1日目の対戦が終了後、別室で皆がパーティーをしている間、私たちは会場の隅で必死でほぞ削りです。

やっとほぞがスムーズにはまるようになりました。雨が降っているので木材の含水率が上がったことも原因のひとつです。

翌日は朝から作戦会議です。使用するビスの数を最終決定しました。

小林さんはビス類の準備です。

いよいよ組み立ての時間計測競技です。
組み立てには人数の決まりは有りませんが、少ない方が総作業時間が短くなり、総合点で有利になります。
我が「板壁1号」は壁の部材が重いので、4人で臨みます。
緊張の一瞬ですね。

全員でかけ声を掛けた後、いよいよ組み立てスタート。

何とか完成です。

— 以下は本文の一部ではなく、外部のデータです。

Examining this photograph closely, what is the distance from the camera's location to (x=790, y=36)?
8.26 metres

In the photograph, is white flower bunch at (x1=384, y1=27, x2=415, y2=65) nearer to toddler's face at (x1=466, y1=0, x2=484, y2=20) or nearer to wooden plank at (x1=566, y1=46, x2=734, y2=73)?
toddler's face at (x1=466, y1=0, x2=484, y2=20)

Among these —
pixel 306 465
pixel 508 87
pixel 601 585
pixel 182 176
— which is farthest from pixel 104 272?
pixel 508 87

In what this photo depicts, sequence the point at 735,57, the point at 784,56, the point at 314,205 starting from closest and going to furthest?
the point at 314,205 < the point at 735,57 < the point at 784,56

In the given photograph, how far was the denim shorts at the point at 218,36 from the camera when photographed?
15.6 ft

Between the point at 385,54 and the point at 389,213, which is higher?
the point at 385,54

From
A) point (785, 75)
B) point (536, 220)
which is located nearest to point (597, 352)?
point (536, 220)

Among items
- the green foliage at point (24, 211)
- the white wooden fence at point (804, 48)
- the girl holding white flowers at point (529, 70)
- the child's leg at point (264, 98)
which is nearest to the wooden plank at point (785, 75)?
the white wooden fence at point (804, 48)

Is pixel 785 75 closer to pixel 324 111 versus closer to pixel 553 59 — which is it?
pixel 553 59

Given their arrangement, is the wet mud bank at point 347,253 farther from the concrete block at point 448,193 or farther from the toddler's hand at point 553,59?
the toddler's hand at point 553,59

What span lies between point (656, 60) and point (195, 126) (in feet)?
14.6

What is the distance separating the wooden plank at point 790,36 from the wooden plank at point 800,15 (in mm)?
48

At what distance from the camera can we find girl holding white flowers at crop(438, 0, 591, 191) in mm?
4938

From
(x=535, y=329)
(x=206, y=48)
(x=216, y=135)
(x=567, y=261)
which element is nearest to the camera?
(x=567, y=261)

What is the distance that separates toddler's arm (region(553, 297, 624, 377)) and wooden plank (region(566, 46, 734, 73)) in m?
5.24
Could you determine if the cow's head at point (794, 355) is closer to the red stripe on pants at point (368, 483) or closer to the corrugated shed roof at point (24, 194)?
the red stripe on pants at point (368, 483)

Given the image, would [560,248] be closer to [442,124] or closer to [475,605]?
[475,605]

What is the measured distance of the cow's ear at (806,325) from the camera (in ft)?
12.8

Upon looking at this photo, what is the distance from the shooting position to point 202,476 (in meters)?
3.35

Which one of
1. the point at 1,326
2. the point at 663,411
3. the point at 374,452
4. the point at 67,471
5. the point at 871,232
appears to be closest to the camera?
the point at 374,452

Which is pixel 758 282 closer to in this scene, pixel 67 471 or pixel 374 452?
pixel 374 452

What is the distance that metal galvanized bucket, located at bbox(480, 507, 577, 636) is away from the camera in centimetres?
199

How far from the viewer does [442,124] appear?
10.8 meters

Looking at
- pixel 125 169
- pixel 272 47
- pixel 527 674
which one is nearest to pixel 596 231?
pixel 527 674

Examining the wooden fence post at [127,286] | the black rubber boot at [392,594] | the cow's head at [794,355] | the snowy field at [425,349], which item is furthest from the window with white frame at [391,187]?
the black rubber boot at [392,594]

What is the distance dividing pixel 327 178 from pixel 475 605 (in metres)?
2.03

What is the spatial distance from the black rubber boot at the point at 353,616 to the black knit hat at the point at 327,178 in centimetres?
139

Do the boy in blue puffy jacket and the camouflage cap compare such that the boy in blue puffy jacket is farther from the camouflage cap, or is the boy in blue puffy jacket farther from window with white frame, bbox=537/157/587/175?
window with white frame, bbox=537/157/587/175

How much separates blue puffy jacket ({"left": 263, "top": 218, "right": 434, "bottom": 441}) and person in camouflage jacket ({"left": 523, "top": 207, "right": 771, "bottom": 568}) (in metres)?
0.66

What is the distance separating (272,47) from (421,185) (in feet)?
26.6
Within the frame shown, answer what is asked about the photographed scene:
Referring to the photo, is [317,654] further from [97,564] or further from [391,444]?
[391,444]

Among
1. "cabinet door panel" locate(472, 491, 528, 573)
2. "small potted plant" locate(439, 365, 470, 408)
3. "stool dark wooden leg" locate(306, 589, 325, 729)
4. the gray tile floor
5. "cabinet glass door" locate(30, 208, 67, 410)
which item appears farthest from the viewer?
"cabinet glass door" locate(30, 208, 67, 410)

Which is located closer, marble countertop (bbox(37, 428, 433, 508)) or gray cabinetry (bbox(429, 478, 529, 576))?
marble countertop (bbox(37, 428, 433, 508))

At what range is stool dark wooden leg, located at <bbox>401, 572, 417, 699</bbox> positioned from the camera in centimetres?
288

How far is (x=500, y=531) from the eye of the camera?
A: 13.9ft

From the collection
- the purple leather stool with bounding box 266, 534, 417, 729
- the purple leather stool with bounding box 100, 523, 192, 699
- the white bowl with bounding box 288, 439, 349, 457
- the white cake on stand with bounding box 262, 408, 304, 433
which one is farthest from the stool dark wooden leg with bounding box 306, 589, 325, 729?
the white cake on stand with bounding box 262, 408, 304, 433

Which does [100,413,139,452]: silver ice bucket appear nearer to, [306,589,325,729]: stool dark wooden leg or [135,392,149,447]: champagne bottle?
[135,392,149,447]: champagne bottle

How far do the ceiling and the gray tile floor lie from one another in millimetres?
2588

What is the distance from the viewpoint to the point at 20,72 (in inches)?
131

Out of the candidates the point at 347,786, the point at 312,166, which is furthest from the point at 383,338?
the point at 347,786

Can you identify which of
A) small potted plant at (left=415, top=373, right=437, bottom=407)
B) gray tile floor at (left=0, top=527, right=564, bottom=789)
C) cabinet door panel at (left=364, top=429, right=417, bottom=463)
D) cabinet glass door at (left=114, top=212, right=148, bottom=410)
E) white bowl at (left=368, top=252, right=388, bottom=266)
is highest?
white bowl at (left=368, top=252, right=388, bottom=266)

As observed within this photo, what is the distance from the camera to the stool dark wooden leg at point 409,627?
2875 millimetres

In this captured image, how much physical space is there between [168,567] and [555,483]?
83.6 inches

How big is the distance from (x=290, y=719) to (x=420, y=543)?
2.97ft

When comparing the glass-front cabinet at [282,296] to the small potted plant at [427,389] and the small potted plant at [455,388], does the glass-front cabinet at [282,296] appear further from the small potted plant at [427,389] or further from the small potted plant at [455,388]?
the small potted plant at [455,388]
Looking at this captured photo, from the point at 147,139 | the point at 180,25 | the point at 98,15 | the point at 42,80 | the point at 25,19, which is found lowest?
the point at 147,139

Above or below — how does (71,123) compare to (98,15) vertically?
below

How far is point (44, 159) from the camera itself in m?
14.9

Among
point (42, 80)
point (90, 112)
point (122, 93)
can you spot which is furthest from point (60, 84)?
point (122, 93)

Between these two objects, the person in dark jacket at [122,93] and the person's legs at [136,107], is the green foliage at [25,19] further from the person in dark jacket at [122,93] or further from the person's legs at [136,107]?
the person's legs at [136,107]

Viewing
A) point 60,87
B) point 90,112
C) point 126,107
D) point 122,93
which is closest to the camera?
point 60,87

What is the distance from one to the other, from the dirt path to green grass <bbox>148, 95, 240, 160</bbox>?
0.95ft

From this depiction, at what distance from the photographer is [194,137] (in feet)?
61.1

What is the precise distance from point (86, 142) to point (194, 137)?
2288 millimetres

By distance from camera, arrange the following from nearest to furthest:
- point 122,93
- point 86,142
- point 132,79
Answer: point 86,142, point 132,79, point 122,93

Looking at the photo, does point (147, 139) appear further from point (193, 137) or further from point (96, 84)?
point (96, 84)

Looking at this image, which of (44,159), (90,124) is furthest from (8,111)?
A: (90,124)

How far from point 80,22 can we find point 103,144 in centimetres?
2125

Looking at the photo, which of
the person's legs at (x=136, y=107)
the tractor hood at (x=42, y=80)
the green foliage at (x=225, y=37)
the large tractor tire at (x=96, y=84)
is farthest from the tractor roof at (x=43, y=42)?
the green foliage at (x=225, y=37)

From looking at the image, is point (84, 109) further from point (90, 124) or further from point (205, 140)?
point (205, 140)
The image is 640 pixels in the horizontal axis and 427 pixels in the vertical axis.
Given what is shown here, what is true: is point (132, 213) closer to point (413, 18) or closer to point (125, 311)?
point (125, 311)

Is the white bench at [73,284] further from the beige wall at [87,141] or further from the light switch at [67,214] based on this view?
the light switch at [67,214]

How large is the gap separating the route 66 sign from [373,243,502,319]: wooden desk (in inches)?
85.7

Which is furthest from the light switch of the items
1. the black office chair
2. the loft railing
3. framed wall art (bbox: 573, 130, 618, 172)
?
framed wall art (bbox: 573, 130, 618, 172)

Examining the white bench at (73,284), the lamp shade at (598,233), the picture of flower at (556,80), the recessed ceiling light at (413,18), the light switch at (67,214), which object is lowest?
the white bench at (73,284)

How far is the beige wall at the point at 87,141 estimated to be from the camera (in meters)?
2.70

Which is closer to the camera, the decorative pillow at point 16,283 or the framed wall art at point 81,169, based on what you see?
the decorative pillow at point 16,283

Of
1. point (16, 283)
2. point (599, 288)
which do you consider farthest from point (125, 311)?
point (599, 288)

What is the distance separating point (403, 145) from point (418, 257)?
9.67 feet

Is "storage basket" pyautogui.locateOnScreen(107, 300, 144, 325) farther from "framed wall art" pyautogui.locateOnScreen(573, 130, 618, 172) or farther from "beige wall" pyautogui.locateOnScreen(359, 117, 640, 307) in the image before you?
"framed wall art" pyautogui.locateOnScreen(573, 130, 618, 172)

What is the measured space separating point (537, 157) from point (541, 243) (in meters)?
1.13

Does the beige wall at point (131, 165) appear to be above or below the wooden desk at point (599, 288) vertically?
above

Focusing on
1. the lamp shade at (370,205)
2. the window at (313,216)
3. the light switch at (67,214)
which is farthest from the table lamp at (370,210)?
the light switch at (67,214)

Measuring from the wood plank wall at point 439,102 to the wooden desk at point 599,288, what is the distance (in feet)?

約28分掛かりました。完成の記念撮影です。(笑)

壁の足元はパラ・アラミドのベルトで緊結します。


隣では京大の小松研究室チームが組み立てをしています。

会場内では岐阜の金子さんが材料の最終確認です。

組み立て時間計測の終わった壁は、横の仮置き場に並べられ、出場を待ちます。


いよいよ10日の第一試合、東大山口・金子チームと京大小松研究室の対戦です。

結果はジャッキを引ききり、変形量の差で東大チームの勝ちでした。

京大の壁は大きく変形しました。
この壁は杉の圧縮材を使用して、非常に高度な造りをしていましたが、くじ運が悪く1回戦敗退になってしまいました。最大荷重は30.77KNでした。この強さなら、他の壁と対戦していたら勝てたでしょう。


我がヤギモク・静大チームの初戦は秋田職能短大です。
対戦前に壁の説明の為のプレゼンがおこなわれます。
私は壁のコンセプトを、小林さんから技術面の工夫を説明です。
今回の板壁は、梁以外すべて静岡県産桧を使用しており、真壁住宅にそのまま使えるデザインを目指しました。
非常に高倍率の耐力壁になるため、伝統木造系の建物には良いアイテムだと思います。

結果は、我が板壁1号の圧勝で終わりました。


相手は筋違の下部で柱が折れました。
最大荷重は9.69KNでした。


その後、早稲田チームとハウスプラスさんの対戦です。
これは逆転で早稲田の新谷研究室の勝ちでした。(右側)

15.28KNでした。この早稲田チームが私たちの2回戦の相手に決定です。


1回戦がすべて終了して、いよいよ2回戦です。
2回戦の相手は先ほどの早稲田です。能面の切り込みが特徴です。

毎回プレゼンが有ります。

結果は板壁1号の勝利でした。

最大荷重は20.28KNでした。

これで何とか2回戦を突破です。初出場ですから大変良い成績ですね。


この後、いよいよ準決勝に進みます。さて、どうなりますか。